-- Start of Task input --

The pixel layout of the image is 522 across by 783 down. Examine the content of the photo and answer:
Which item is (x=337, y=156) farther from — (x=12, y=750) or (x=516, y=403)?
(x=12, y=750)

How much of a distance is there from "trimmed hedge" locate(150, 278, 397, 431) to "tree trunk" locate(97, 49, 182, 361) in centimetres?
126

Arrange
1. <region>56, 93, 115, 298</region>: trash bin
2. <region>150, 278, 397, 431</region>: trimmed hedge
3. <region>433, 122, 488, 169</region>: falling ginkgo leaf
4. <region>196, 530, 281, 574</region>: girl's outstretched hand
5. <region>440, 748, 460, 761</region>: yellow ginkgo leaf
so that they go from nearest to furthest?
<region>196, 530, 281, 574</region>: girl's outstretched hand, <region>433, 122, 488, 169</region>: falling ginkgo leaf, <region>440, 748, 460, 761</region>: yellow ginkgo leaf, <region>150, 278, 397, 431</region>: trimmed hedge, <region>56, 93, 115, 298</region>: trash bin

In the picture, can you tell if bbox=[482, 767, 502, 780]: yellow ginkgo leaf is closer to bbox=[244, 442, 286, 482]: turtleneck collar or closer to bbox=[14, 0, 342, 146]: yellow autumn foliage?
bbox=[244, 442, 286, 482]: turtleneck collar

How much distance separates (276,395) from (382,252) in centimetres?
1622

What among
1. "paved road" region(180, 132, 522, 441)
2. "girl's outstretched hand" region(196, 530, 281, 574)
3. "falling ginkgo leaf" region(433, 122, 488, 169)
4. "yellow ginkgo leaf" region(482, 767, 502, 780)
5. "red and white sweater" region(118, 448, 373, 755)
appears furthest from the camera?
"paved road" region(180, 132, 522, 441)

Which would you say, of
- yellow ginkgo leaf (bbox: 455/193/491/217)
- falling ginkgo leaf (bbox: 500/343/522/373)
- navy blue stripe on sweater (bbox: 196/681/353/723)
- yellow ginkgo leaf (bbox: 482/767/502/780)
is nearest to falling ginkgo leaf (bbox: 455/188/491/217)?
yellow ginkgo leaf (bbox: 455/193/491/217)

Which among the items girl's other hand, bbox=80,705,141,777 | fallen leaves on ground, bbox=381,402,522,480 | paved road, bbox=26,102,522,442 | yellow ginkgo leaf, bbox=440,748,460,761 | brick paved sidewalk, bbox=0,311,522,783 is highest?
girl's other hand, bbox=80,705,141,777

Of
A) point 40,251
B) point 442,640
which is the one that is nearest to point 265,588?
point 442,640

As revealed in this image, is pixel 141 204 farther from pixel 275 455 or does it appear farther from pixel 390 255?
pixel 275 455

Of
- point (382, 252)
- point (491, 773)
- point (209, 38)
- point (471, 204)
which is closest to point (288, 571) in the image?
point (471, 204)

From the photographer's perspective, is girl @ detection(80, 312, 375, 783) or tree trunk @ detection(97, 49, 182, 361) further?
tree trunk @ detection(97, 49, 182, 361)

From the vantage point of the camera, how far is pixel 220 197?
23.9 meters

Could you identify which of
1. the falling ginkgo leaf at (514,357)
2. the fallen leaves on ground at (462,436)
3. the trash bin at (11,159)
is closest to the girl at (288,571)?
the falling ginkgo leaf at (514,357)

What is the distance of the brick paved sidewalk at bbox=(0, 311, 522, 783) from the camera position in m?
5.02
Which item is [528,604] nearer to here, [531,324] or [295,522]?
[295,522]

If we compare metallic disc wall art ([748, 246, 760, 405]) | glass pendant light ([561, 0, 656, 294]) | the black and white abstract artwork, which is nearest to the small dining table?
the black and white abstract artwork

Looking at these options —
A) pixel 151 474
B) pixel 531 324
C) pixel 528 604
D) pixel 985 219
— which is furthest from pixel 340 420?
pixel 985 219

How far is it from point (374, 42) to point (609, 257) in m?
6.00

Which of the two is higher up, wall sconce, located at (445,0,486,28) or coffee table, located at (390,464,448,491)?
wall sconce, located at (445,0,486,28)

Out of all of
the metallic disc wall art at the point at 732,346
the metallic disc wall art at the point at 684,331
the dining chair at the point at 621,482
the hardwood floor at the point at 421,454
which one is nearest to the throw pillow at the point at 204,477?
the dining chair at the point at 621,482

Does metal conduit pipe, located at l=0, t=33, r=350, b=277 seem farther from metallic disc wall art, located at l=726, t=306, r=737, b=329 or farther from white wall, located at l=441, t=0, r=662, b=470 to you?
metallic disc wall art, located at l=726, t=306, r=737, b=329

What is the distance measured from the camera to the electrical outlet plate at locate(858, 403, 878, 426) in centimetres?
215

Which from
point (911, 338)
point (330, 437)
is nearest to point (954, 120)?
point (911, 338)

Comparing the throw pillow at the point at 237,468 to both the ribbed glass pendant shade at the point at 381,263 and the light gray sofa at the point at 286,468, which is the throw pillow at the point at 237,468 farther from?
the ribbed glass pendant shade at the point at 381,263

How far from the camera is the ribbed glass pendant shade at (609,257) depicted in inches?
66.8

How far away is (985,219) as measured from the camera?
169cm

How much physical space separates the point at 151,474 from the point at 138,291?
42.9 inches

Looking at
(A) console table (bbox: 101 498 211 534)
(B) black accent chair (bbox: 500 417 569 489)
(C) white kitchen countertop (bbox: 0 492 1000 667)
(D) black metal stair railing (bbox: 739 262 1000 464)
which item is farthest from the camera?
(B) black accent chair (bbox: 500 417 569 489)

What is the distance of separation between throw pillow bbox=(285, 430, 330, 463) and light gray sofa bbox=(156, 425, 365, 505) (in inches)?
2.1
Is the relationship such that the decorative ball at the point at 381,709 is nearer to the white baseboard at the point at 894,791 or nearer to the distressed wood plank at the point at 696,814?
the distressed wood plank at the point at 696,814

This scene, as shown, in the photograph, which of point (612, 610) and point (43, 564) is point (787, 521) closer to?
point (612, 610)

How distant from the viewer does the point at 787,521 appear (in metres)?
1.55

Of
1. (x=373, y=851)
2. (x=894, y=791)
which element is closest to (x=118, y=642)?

-- End of Task input --

Given problem: Reproduce the lines of the listing above word for word, starting at the line that contains "How much physical" and ending at the last line of the listing, both included, and nothing else.

Task output:
How much physical space separates the point at 151,474 from the point at 138,291?
42.9 inches

Looking at
(A) console table (bbox: 101 498 211 534)
(B) black accent chair (bbox: 500 417 569 489)
(C) white kitchen countertop (bbox: 0 492 1000 667)
(D) black metal stair railing (bbox: 739 262 1000 464)
which item is farthest from the camera?
(B) black accent chair (bbox: 500 417 569 489)

What is the distance of separation between throw pillow bbox=(285, 430, 330, 463) and light gray sofa bbox=(156, 425, 365, 505) (in inches)?
2.1
Is the relationship such that the decorative ball at the point at 381,709 is nearer to the white baseboard at the point at 894,791 or nearer to the distressed wood plank at the point at 696,814?
the distressed wood plank at the point at 696,814

This scene, as shown, in the photograph, which of point (612, 610) and point (43, 564) is point (787, 521) closer to?
point (612, 610)

How distant from the viewer does the point at 787,521 appear (in metres)?
1.55

Of
1. (x=373, y=851)
2. (x=894, y=791)
which element is closest to (x=118, y=642)?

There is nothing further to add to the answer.